Questions about scene geometry:

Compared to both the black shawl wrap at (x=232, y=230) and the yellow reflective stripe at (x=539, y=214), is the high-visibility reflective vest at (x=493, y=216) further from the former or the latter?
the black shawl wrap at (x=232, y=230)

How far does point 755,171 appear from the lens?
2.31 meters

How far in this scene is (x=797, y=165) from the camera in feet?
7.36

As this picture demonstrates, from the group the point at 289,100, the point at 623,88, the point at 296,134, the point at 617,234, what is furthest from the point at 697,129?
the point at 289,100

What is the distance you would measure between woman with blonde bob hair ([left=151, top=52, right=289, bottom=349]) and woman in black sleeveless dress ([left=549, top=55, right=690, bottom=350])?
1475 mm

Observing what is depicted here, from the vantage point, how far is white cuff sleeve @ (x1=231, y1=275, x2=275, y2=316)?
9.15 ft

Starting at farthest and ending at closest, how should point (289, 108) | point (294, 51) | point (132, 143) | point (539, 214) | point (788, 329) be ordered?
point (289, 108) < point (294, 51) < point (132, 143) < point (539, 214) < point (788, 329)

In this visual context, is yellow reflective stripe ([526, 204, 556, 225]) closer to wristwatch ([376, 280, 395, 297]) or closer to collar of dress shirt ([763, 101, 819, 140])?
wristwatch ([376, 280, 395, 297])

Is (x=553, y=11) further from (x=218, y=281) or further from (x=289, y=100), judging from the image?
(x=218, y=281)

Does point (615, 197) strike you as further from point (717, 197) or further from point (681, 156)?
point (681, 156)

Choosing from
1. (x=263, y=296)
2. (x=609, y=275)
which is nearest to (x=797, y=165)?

> STATED TASK
Rewrite every line of the entries above as a numbered list, leaving out the blank lines.

> SOLUTION BELOW
1. Compared to both the black shawl wrap at (x=232, y=230) and the yellow reflective stripe at (x=539, y=214), is the high-visibility reflective vest at (x=493, y=216) further from the former or the latter?
2. the black shawl wrap at (x=232, y=230)
3. How far does point 755,171 appear from the lens?
4. 2.31 meters
5. How far in this scene is (x=797, y=165) from the camera in feet?
6. 7.36
7. As this picture demonstrates, from the group the point at 289,100, the point at 623,88, the point at 296,134, the point at 617,234, what is furthest from the point at 697,129?
8. the point at 289,100
9. What is the distance you would measure between woman with blonde bob hair ([left=151, top=52, right=289, bottom=349]) and woman in black sleeveless dress ([left=549, top=55, right=690, bottom=350])?
10. 1475 mm
11. Observing what is depicted here, from the vantage point, how far is white cuff sleeve @ (x1=231, y1=275, x2=275, y2=316)?
12. 9.15 ft
13. Starting at farthest and ending at closest, how should point (289, 108) | point (294, 51) | point (132, 143) | point (539, 214) | point (788, 329) be ordered?
14. point (289, 108) < point (294, 51) < point (132, 143) < point (539, 214) < point (788, 329)
15. In this visual context, is yellow reflective stripe ([526, 204, 556, 225]) closer to wristwatch ([376, 280, 395, 297]) or closer to collar of dress shirt ([763, 101, 819, 140])?
16. wristwatch ([376, 280, 395, 297])
17. Is (x=553, y=11) further from (x=218, y=281) or further from (x=289, y=100), judging from the image?
18. (x=218, y=281)
19. Does point (615, 197) strike you as further from point (717, 197) or further from point (681, 156)?
20. point (681, 156)
21. Choosing from
22. 1. (x=263, y=296)
23. 2. (x=609, y=275)
24. which is nearest to (x=797, y=165)?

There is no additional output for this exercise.